There’s more than one theory as to why European cities are being targeted in response to a war ostensibly being fought in the Middle-East. The first explanation is that the attacks in Brussels and France, and in Spain and the UK before them, are simply about revenge. That appeals to a simple logic, but is inadequate of itself.
Acts of terrorism have traditionally sought specific outcomes, such as the ending of an occupation, a war or to achieve a change of government. None of these have been claimed for the Brussels and Paris attacks, and Belgium had left the anti-Islamic State bombing campaign last year.
What continues, however, to be forgotten about terrorist attacks is they are almost always designed to produce a backlash. This backlash is in turn intended to further alienate previously less disaffected groups. If Islamist terrorists want to boost their numbers, what can be portrayed as an anti-Muslim crackdown is their best recruiting tool.

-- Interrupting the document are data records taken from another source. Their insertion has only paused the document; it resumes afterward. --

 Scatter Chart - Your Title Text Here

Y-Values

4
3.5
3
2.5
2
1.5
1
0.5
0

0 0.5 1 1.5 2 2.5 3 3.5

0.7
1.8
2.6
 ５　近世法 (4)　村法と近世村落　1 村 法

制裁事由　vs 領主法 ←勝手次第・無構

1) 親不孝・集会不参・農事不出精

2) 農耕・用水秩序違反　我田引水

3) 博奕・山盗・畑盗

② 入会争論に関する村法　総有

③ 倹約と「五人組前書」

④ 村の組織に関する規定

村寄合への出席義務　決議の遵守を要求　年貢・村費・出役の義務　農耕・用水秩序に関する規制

The response by police and other agencies in areas such as Molenbeek has already led to many locals feeling as though they are under siege. This feeling of siege is now likely to deepen.
Added to a populist anti-Muslim sentiment in many European countries, in large part spurred by events such as the Brussels and Paris attacks, many European Muslims feel they are being pushed into an ‘us versus them’ situation, regardless of their desire for such division.

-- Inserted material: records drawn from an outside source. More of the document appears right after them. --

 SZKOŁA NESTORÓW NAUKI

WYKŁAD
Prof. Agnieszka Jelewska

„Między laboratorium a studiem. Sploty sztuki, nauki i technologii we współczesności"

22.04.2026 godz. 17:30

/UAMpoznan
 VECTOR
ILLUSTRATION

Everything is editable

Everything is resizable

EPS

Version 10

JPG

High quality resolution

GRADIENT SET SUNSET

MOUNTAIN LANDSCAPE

This then goes to what has been termed as a battle for the heart and soul of Islam, between what outsiders term ‘moderate’ and ‘radical’ Muslims. This is complicated by a belief within Islam that an attack on a Muslim because of their religion equates to an attack on the religion itself and therefore an attack on all Muslims. All ‘good’ Muslims must, therefore, unite to the cause.

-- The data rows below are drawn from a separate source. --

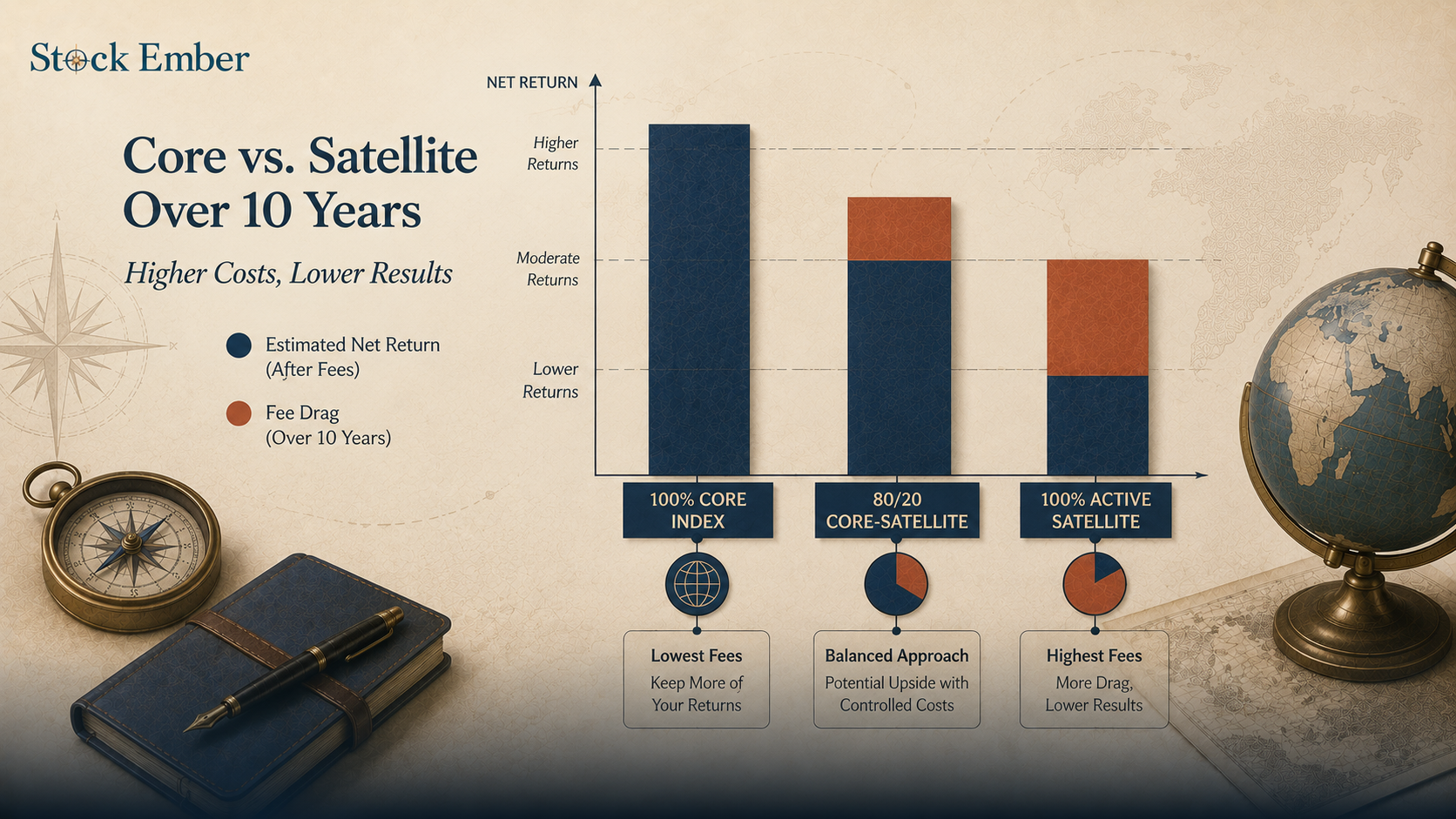 Stock Ember

Core vs. Satellite Over 10 Years

Higher Costs, Lower Results

Estimated Net Return (After Fees)

Fee Drag (Over 10 Years)

NET RETURN

Higher Returns

Moderate Returns

Lower Returns

100% CORE INDEX

80/20 CORE-SATELLITE

100% ACTIVE SATELLITE

Lowest Fees
Keep More of Your Returns

Balanced Approach
Potential Upside with Controlled Costs

Highest Fees
More Drag, Lower Results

Violent Islamists are, globally, growing in number and influence. The more they exercise that influence the more the West reacts, further increasing the logic of their attraction as a, perhaps the only, viable alternative in an ‘us versus them’ environment.
This then provides fertile ground for recruiting to the battlefields of Syria and Iraq, as it had in Afghanistan. It also helps construct a narrative that posits a fundamentalist iteration of Islam as, eventually, the ‘solution’ for all Muslims.
While this is fantasist nonsense, roundly rejected by the overwhelming majority of Muslims both in Western countries and elsewhere, this simple radical solution retains appeal for a small minority. And the greater the negative response, through security crack-downs and rejectionist political policies and movements, the more rational the appeal of that ‘solution’ seems.
The Islamist terrorists have had the upper hand in the ‘war on terror’ from the outset. That is because the more there are negative responses to their behavior, the more they win susceptible recruits to their cause.
There is no simple answer to dealing with this problem. But understanding its internal processes is a start.